After Israeli underwear e-retailer Under.me created a German-language version of its web site aimed at online shoppers in Germany, its conversion rate in that country jumped from about 1% to 2%, says CEO and co-founder David Balsar. Similarly in France, when the retailer translated site content into French, conversions went up from about 0.67% to 1%, he says.
Under.me initially launched in English and Hebrew in Israel, where the small group of shoppers who view the site in Hebrew convert three times more often than those viewing it in English, Balsar says. However, the retailer found that most of its customers were in the United States and Europe and, to sell effectively in Europe it needed to communicate in consumers’ native languages, he says. That, along with providing local currency options for payments and customer support in native languages, makes the site approachable to foreign shoppers, he says.
For the web site translations, Under.me uses technology and services from vendor One Hour Translation, which provides staffers who can translate a few paragraphs of copy on a web site into another language in roughly an hour, Balsar says. Larger projects, for instance translating all of Under.me’s web pages from English to German and all the pre-formatted e-mails the retailer sends to German shoppers, such as for order confirmations and tracking information, takes a few days, he says.
After the translators create copy for the web site, One Hour Translation provides a bit of code that Under.me plugs into its site so that the correct language displays according to the country tied to a customer’s IP address. “Our I.T. guys plug in whatever needs to be linked, and it starts showing the right translations immediately,” Balsar says.
Sometimes, usually when a translator has made a significant change, Under.me approves the text before making it live, he says. For example, many product names in German end up much longer than in English, which not only looks awkward on web pages but can be harder for foreign customers to use in site searches. One Hour Translation’s staff may suggest a better version—or sometimes take direction from Under.me directly—for making up a new product name, he says. For instance, on the English site two T-shirts, “the cee” and “the vee,” appear on the German site as “Under.Me Damen-T-Shirt” and “Under.Me Damen-T-Shirt mit V-Ausschnitt ,” which mean “Under.me women’s T-Shirt” and “Under.me women’s T-shirt with V-neck,” respectively.
This thoughtful editing feature is the biggest benefit of using humans rather than computer programs to do the translating, Balsar says. “They put it in context,” he says. “They go on site, see the images and products and understand the sentiment and language.”

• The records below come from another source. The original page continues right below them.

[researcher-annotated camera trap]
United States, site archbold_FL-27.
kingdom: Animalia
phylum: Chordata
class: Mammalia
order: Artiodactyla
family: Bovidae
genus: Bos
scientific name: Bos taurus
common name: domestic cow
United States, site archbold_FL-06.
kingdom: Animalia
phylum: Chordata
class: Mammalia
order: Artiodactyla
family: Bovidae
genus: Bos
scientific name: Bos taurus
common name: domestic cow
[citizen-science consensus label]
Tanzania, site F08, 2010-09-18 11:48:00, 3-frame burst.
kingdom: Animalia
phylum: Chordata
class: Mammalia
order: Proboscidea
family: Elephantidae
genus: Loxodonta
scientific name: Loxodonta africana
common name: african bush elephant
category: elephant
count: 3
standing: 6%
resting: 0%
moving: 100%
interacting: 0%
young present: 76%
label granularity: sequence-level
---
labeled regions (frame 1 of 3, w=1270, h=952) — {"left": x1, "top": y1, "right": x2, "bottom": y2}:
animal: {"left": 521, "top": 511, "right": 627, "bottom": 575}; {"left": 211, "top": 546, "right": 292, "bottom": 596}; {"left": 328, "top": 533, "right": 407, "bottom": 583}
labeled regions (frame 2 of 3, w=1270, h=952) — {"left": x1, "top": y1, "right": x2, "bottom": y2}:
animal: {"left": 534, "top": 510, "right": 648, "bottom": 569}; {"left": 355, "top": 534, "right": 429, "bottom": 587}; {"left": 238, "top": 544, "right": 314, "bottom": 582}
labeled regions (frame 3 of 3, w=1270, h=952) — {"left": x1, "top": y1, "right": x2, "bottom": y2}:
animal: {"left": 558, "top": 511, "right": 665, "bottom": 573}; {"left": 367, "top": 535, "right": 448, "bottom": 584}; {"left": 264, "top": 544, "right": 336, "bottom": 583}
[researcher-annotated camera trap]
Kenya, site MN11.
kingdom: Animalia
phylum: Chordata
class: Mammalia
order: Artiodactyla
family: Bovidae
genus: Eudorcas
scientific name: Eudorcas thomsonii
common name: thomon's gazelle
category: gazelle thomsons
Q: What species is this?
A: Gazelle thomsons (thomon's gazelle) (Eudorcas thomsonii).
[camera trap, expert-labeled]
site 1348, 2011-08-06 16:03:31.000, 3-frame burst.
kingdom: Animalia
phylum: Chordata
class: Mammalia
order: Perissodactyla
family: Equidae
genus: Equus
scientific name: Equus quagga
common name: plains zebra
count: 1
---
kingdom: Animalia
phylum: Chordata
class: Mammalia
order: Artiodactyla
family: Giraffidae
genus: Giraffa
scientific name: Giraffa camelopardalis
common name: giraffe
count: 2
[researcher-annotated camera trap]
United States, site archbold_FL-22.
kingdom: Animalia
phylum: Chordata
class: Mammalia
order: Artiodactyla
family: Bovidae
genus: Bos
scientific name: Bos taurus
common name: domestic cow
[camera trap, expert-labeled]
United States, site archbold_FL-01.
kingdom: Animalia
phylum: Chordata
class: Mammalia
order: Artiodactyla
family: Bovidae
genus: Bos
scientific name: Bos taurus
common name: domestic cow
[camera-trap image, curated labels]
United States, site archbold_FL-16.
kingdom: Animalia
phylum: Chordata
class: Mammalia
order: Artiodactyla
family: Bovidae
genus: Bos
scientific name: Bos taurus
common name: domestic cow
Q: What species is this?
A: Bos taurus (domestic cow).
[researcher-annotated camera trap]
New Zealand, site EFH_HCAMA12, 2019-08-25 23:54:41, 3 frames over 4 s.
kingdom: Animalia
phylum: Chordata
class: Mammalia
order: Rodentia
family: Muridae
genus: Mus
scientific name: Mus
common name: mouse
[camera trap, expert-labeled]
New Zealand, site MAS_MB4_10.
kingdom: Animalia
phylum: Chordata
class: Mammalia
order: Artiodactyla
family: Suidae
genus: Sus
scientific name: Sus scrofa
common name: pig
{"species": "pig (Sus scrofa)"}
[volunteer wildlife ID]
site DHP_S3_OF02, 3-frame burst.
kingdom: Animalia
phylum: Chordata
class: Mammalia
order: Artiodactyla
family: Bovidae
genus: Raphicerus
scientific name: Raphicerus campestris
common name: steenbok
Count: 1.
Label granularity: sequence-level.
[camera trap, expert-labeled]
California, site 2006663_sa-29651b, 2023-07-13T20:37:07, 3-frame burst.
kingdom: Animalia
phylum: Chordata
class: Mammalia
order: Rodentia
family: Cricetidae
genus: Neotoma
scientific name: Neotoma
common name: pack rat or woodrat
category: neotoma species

In addition to English, Hebrew, German and French translations, Under.me is adding Italian and Spanish, he says. Eventually, the e-retailer would like to make its site available in at least 10 languages, he says. One Hour Translation also translates Under.me’s store on Amazon.com Inc.’s marketplace in Germany, Balsar says.
“Translation is a gating factor for market penetration,” says Ben Sargent, a senior analyst at independent research firm Common Sense Advisory, which specializes in international business, translation and localization. E-retailers that provide just English sites will only scrape the surface of possible sales in countries whose residents speak other languages, he says.
“One rule of thumb is that the closer you get to the consumer’s skin, the greater the need for translation,” he says. “If you sell professional gear like zoom lenses for wildlife photography, you may get further in English; if you sell shaving cream or lingerie, you must get as local as possible or people just won’t be interested.”
One Hour Translation’s services cost less than $100 for a few paragraphs of text, Balsar says. Translating a full site, including the related e-mail messaging, costs more, he says. He declines to reveal exactly how much, but says that Under.me’s initial German investment began to pay for itself after about a month. One Hour Translation says it charges $0.07 per word for translation into 75 languages, with a discounted rate for customers translating more than 50,000 words.
On June 13, the vendor released a new technology to automate web site translations, called WeST web translation services. With that, retailers insert a snippet of code into their web sites that provides automatic, continuous translations into several common languages; the correct language displays based on a shopper’s location. Unlike with the older service, customers do not have to extract content from a web site or content management system to send it to be translated.